STRANGE LAND by Tim Kendall, 54pp., 6.95, Carcanet Press
THE THEOLOGICAL MUSEUM by Paul Stubbs, 79pp, 7.50, Flambard Press, Stable Cottage, East Fourstones, Hexham NE47 5DX
LIVING ON THE DIFFERENCE by Mike Barlow, 55pp., 6.95, Smith/Doorstop, The Studio, Byram Arcade, Westgate, Huddersfield, HD1 1ND

These three first major collections each suggest the struggle to carve out a distinctive poetic niche, with varying degrees of success. Two of them, Tim Kendall's and Paul Stubbs', exhibit distinctive takes on religion.

Tim Kendall, former enfant terrible of Thumbscrew magazine, has always seemed a promising talent. His contributions to Oxford Poets 2000, published when Carcanet inherited the Oxford list, were one of that volume's few saving graces. I read Strange Land hoping to recognise a distinctive poetic voice, but it remained a strangely heterogenous gathering. I could live without the anecdotal prose-poems and the long satirical piece, 'Ship of Fools':

     But when war came, as come it always must,
     we hurried in
vers libre to show disgust
     (for rhymes take slightly longer to compose
     than free verse, or, in rivals, chopped-up prose)...

The title sequence is more successful, referencing childbirth and CDs, and the poem for soldier-poet Keith Douglas emotional an apt, but I missed the wit and playfulness of his assessments of other poets. 47 pages of poems for 6.95 seems a bit thin, too.

The Theological Museum has great claims made for it: Alice Oswald commends it to the reader with lavish praise, the book promises radical, dislocated syntax, a 'Beckettian post-world' (whatever that may be) and fragments of traditional religion. This all adds up, apparently, to 'a new idiom for a new age', so I approached it with high hopes.

Unfortunately, this seems to boil down to long free-verse pieces, arrayed with lots of indents, dashes and ellipses and little regard for the shape of the line. Ah, but the line isn't important as a unit of composition, you say; why is it still present on the page as a unit of visual appropriation, then ? What sense of random logic governs a line-break like 'mirac-// ulously cured' across not just a line but two stanzas ? It's not metre or syllabic rhyme, nor tricksy wordplay; the lack of poetic craftsmanship escapes me, I freely confess. After a few poems reversing theological assumptions, the cumulative effect is depressing and predictable; the title poem, a tour around the said museum, seemed unfortunately like a childish attempt to shock.
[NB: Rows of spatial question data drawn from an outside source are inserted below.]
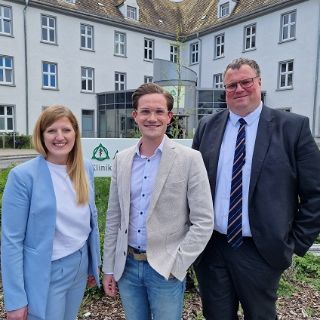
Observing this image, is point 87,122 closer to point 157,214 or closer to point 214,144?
point 214,144

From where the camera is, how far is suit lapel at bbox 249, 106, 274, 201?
2109 millimetres

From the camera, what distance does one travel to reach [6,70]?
22.0 metres

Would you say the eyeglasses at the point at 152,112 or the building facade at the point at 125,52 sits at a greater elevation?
the building facade at the point at 125,52

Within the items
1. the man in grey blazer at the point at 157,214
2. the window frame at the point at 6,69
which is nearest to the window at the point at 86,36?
the window frame at the point at 6,69

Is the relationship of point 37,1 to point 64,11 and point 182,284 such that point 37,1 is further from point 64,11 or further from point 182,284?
point 182,284

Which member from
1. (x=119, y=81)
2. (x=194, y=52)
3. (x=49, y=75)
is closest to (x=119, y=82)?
(x=119, y=81)

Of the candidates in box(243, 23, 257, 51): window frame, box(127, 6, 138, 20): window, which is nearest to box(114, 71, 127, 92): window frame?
box(127, 6, 138, 20): window

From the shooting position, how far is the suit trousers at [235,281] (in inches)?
85.5

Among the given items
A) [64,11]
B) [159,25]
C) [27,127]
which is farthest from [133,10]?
[27,127]

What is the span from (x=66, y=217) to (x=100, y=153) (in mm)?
3532

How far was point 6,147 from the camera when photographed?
21453 mm

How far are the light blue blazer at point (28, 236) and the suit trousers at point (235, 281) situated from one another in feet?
3.40

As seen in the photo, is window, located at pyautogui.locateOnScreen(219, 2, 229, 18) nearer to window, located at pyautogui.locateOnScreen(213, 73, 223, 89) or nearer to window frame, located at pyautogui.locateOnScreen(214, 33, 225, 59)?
window frame, located at pyautogui.locateOnScreen(214, 33, 225, 59)

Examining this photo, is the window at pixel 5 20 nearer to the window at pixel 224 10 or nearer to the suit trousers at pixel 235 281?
the window at pixel 224 10
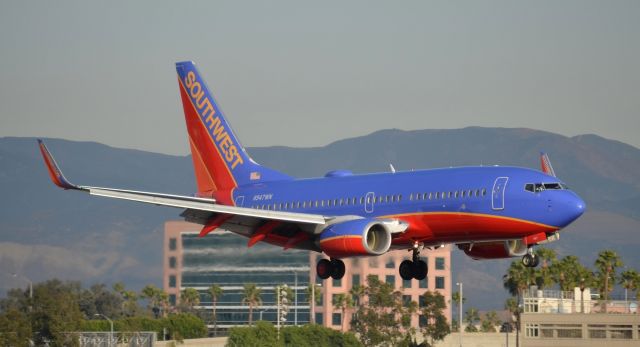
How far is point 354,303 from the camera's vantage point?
18250 cm

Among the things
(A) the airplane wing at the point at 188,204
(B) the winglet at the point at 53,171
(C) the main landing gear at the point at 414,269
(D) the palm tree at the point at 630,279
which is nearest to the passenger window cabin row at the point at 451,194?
(A) the airplane wing at the point at 188,204

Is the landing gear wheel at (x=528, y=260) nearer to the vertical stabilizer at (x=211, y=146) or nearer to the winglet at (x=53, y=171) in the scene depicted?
the vertical stabilizer at (x=211, y=146)

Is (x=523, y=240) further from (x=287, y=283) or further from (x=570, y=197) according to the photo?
(x=287, y=283)

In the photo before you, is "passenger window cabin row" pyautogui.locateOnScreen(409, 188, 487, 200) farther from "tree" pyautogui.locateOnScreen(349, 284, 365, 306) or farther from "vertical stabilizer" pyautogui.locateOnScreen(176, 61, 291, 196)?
"tree" pyautogui.locateOnScreen(349, 284, 365, 306)

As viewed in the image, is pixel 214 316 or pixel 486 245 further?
pixel 214 316

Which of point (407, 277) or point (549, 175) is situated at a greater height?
point (549, 175)

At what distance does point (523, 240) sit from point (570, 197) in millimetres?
4199

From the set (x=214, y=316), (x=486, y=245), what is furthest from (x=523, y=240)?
(x=214, y=316)

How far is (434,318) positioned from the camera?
15200 cm

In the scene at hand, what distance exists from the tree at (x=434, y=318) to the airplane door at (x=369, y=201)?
85769 millimetres

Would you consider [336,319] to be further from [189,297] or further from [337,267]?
[337,267]

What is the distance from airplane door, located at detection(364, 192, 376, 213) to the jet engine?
4.37ft

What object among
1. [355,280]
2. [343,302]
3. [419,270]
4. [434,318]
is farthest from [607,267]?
[419,270]

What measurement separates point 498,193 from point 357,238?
6.53 metres
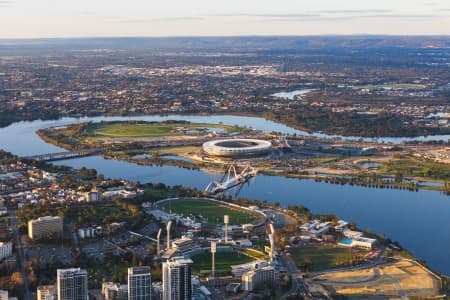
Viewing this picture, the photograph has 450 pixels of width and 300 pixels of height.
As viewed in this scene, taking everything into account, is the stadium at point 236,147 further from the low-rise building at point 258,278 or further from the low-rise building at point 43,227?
the low-rise building at point 258,278

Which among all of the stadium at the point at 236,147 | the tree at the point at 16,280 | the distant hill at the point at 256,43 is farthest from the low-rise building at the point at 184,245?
the distant hill at the point at 256,43

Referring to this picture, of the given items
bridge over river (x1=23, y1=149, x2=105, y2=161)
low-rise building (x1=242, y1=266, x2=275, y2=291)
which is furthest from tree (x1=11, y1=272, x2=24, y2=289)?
bridge over river (x1=23, y1=149, x2=105, y2=161)

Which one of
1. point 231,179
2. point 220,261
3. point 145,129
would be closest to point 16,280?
point 220,261

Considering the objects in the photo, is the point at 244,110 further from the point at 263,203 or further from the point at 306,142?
the point at 263,203

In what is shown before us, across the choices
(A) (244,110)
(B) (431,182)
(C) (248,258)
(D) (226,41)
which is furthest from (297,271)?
(D) (226,41)

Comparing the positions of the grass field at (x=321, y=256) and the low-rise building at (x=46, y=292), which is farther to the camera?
the grass field at (x=321, y=256)
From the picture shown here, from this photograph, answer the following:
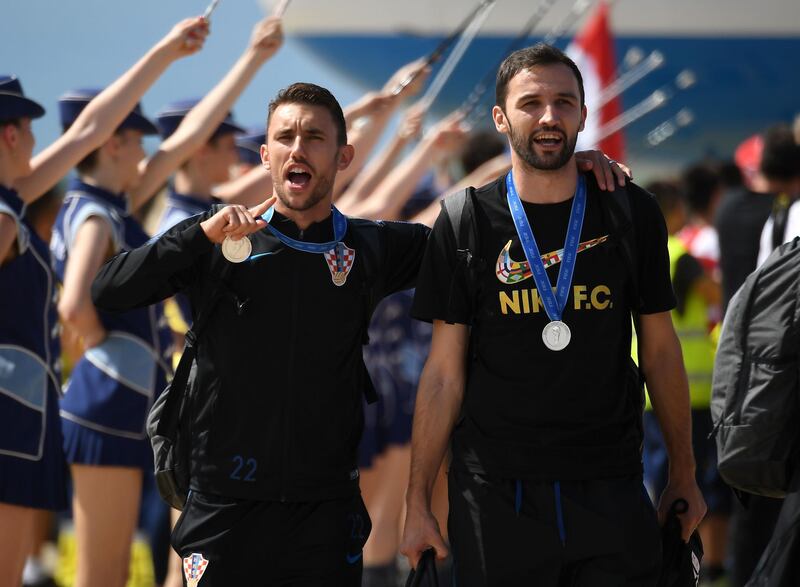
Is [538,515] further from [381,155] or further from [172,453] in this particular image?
[381,155]

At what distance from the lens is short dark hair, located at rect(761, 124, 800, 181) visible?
6.26 meters

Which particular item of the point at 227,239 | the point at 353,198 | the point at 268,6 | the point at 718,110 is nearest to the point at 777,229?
the point at 353,198

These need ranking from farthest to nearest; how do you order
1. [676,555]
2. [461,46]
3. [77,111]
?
[461,46] → [77,111] → [676,555]

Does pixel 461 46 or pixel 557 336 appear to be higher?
pixel 461 46

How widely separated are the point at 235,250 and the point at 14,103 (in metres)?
1.37

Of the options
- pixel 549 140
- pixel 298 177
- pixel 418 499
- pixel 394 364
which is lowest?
pixel 418 499

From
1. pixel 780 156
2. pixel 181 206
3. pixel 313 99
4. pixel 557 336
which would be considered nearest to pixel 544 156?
pixel 557 336

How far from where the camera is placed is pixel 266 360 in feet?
12.2

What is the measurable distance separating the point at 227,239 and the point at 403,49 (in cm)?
2452

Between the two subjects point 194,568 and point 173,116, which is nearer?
point 194,568

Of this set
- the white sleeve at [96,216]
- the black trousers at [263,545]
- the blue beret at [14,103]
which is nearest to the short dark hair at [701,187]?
the white sleeve at [96,216]

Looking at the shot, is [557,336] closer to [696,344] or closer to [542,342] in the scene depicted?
[542,342]

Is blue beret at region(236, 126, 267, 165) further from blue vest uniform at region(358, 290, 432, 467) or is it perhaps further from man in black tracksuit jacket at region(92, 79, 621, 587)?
man in black tracksuit jacket at region(92, 79, 621, 587)

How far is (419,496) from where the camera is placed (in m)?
3.65
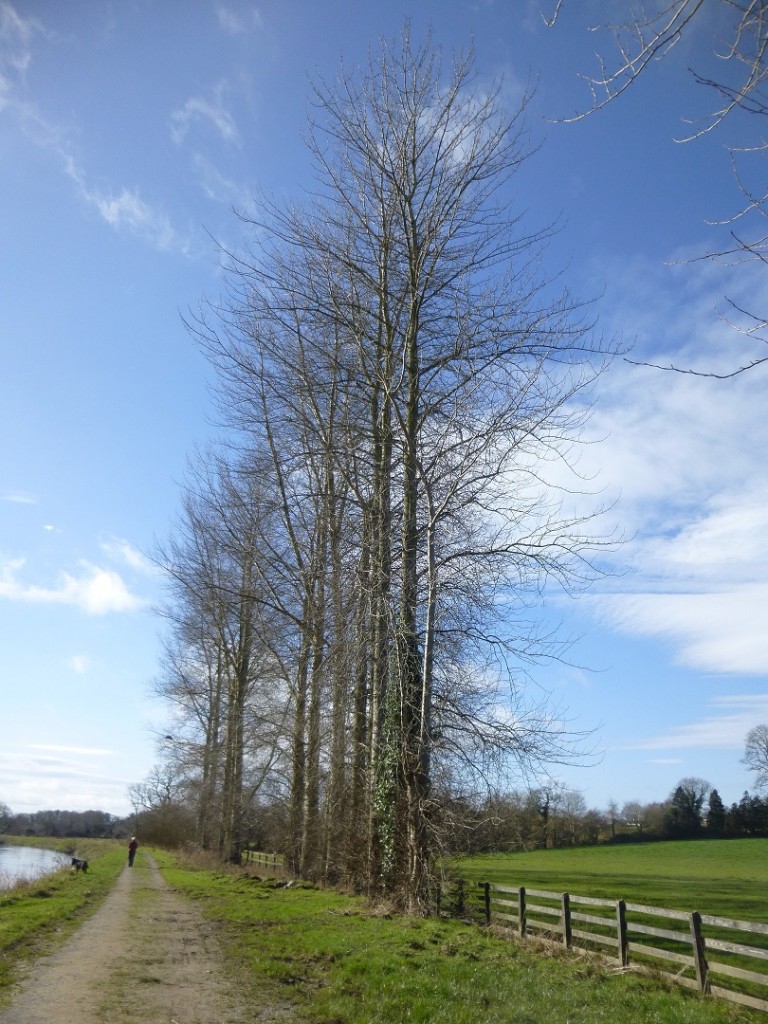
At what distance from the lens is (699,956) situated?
29.2 feet

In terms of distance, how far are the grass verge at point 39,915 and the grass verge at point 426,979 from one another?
227cm

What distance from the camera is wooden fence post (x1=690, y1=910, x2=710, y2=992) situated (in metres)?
8.76

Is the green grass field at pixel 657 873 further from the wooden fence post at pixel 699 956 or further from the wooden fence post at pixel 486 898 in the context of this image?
the wooden fence post at pixel 699 956

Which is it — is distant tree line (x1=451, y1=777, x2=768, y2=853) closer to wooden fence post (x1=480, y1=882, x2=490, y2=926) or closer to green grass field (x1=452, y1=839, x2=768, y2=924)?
green grass field (x1=452, y1=839, x2=768, y2=924)

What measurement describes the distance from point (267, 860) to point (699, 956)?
62.9 feet

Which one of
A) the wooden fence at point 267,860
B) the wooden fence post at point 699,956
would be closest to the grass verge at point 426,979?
the wooden fence post at point 699,956

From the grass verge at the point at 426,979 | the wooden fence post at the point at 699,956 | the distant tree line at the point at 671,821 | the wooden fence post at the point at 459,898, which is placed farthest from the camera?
the distant tree line at the point at 671,821

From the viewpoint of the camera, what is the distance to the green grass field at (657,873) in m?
21.4

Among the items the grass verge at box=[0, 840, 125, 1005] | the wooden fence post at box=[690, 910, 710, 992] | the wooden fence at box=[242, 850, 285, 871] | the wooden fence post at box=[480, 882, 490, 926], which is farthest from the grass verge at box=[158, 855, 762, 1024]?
the wooden fence at box=[242, 850, 285, 871]

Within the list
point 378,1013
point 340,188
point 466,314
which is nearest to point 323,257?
point 340,188

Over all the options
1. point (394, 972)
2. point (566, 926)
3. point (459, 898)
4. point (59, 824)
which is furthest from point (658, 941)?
point (59, 824)

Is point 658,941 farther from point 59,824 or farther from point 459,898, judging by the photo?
point 59,824

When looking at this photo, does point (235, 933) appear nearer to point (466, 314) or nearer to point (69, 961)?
point (69, 961)

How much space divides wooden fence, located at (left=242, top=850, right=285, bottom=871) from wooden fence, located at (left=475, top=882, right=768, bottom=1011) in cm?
1005
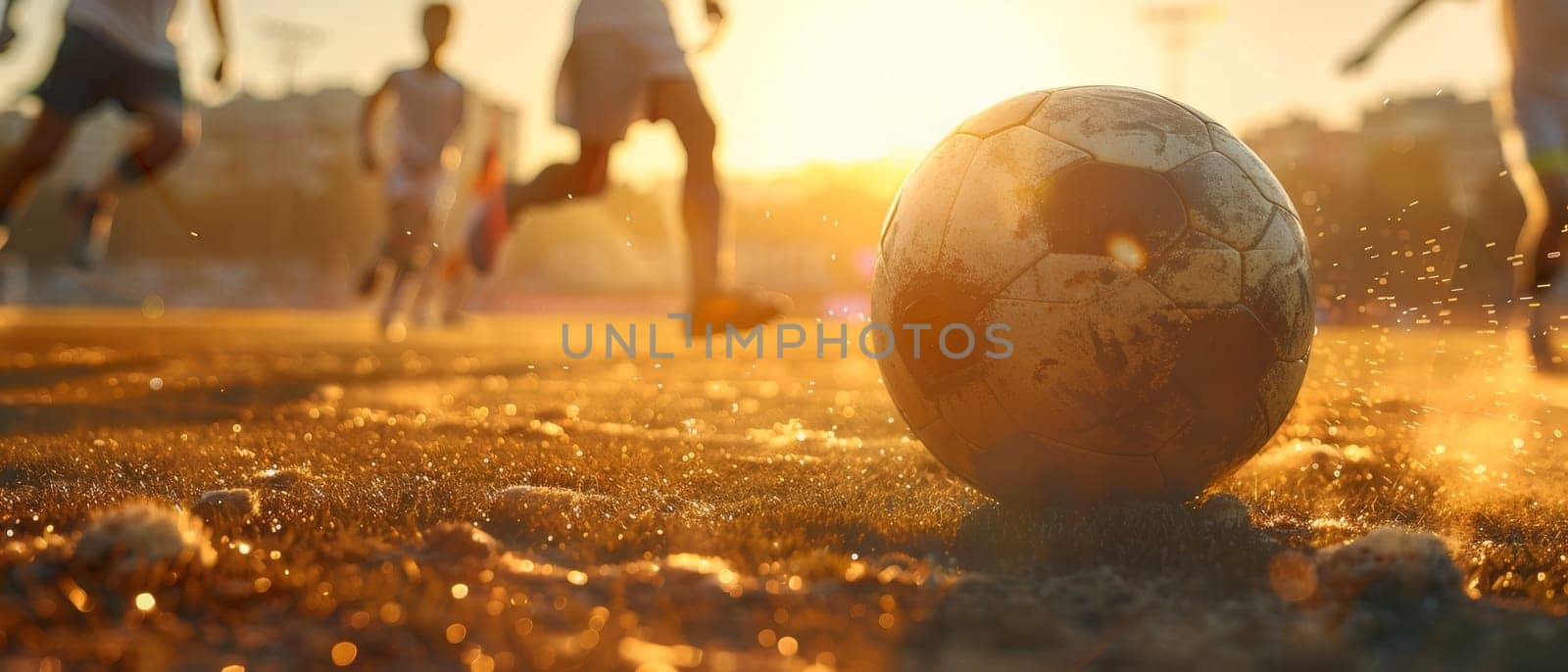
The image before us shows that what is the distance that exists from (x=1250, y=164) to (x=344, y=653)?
2.67 m

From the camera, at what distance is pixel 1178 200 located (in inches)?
119

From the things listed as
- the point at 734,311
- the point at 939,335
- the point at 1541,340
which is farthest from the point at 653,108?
the point at 1541,340

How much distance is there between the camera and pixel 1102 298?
2.94 meters

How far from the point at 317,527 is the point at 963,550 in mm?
1543

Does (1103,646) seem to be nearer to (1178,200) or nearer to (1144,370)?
(1144,370)

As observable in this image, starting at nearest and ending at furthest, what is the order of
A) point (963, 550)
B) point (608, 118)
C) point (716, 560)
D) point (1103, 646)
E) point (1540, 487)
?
point (1103, 646), point (716, 560), point (963, 550), point (1540, 487), point (608, 118)

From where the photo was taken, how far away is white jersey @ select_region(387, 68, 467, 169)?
10992mm

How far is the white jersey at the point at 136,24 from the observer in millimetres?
6047

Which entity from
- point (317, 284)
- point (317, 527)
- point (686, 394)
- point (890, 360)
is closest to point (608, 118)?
point (686, 394)

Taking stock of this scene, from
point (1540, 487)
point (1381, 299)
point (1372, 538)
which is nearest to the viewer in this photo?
point (1372, 538)

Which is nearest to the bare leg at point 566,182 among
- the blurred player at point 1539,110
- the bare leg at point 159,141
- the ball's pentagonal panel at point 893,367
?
the bare leg at point 159,141

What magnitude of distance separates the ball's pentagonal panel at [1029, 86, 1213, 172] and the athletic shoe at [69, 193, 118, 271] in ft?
22.5

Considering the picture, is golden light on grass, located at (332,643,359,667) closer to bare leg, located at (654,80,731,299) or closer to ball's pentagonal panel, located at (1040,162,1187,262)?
ball's pentagonal panel, located at (1040,162,1187,262)

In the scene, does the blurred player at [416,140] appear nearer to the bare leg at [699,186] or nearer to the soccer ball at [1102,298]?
the bare leg at [699,186]
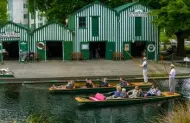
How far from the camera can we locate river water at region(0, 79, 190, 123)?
24.5 metres

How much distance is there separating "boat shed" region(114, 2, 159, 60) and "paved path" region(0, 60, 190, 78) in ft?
9.45

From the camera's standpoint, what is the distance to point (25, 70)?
4253cm

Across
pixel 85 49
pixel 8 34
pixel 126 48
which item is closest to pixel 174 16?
pixel 126 48

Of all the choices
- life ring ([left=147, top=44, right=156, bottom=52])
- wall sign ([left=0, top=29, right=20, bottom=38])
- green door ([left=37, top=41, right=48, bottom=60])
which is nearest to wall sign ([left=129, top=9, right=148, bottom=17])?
life ring ([left=147, top=44, right=156, bottom=52])

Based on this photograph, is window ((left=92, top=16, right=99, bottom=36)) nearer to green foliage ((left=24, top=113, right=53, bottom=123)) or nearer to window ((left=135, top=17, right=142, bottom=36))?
window ((left=135, top=17, right=142, bottom=36))

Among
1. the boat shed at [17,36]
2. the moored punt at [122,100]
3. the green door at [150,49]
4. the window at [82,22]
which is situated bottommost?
the moored punt at [122,100]

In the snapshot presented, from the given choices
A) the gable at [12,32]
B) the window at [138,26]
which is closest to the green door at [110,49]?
the window at [138,26]

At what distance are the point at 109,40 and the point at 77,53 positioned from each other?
4206mm

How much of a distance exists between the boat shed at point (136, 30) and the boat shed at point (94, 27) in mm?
853

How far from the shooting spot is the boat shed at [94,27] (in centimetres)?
5131

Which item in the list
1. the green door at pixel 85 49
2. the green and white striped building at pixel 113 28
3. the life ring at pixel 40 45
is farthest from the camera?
the green door at pixel 85 49

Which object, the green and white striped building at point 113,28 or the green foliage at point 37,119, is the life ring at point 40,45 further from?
the green foliage at point 37,119

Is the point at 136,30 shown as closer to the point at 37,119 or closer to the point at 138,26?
the point at 138,26

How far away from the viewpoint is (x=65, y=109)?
2698 cm
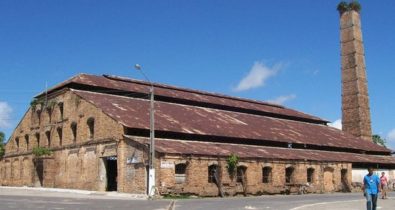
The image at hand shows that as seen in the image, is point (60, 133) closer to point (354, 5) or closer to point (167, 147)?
point (167, 147)

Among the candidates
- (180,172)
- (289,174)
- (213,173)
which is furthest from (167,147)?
(289,174)

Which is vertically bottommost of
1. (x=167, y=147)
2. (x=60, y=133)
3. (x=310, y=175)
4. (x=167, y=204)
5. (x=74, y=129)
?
(x=167, y=204)

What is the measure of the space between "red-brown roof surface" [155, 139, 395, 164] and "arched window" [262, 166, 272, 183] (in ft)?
2.77

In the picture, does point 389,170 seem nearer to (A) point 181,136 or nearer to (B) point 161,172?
(A) point 181,136

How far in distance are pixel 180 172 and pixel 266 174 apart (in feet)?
25.5

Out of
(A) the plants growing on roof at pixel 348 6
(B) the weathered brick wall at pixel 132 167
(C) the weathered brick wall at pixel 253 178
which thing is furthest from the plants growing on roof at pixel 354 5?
(B) the weathered brick wall at pixel 132 167

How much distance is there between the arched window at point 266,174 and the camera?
3375 cm

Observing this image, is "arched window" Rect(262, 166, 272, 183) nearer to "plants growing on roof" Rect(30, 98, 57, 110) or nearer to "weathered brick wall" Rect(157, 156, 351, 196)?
"weathered brick wall" Rect(157, 156, 351, 196)

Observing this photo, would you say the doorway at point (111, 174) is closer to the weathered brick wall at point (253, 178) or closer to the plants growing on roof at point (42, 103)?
the weathered brick wall at point (253, 178)

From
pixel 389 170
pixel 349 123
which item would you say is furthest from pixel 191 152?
pixel 349 123

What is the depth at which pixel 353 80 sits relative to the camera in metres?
56.2

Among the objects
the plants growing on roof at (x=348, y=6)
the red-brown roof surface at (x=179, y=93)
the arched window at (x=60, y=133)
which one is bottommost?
the arched window at (x=60, y=133)

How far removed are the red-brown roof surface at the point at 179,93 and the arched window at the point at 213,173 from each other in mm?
12288

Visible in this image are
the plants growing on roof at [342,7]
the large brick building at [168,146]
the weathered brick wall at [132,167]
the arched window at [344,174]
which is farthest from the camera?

It concludes thus:

     So then to begin: take

     of your bible, your thermometer and your match...

'Head', a strong poem about a Bacon painting aside, I can find little to recommend or enjoy here.

If Paul Stubbs is 'a poet of the new millennium', then I'll stick with writers like Mike Barlow.  Recommendations on the back cover of Living on the Difference make much of experimentation within the ordinary quotidian world and it breathes life and experience, rather than showy iconoclasm or lukewarm glimpses of scenarios. There are less impressive poems in this volume: Barlow uses repetition to close poems too frequently and 'Believe This', an otherwise powerful slice of criminal life, comes across as Armitage-lite. There are, however, two loose groups of highly impressive poems : firstly, several quiet, meditative poems of domestic nights and mid-life ruptures, including 'Idle Talk', set during a sudden flood, the water hinting and eddying, a sensitively-handled symbol. Secondly, there is a group of powerful rural sketches:

     When we'd meet it'd be
Now then and a sentence
     clipped to the bare bones of itself. Once we passed
     the three of them walling the lane to the ford. The dogs
     came snarling for us. He took his time to call them off,
     grudged us a nod.
Aye. They don't like folk.'
          (from'No Trouble Between Us')

There it is: the real thing, measured out in ordinary words. And perhaps that's all you need to recommend this volume above the other two.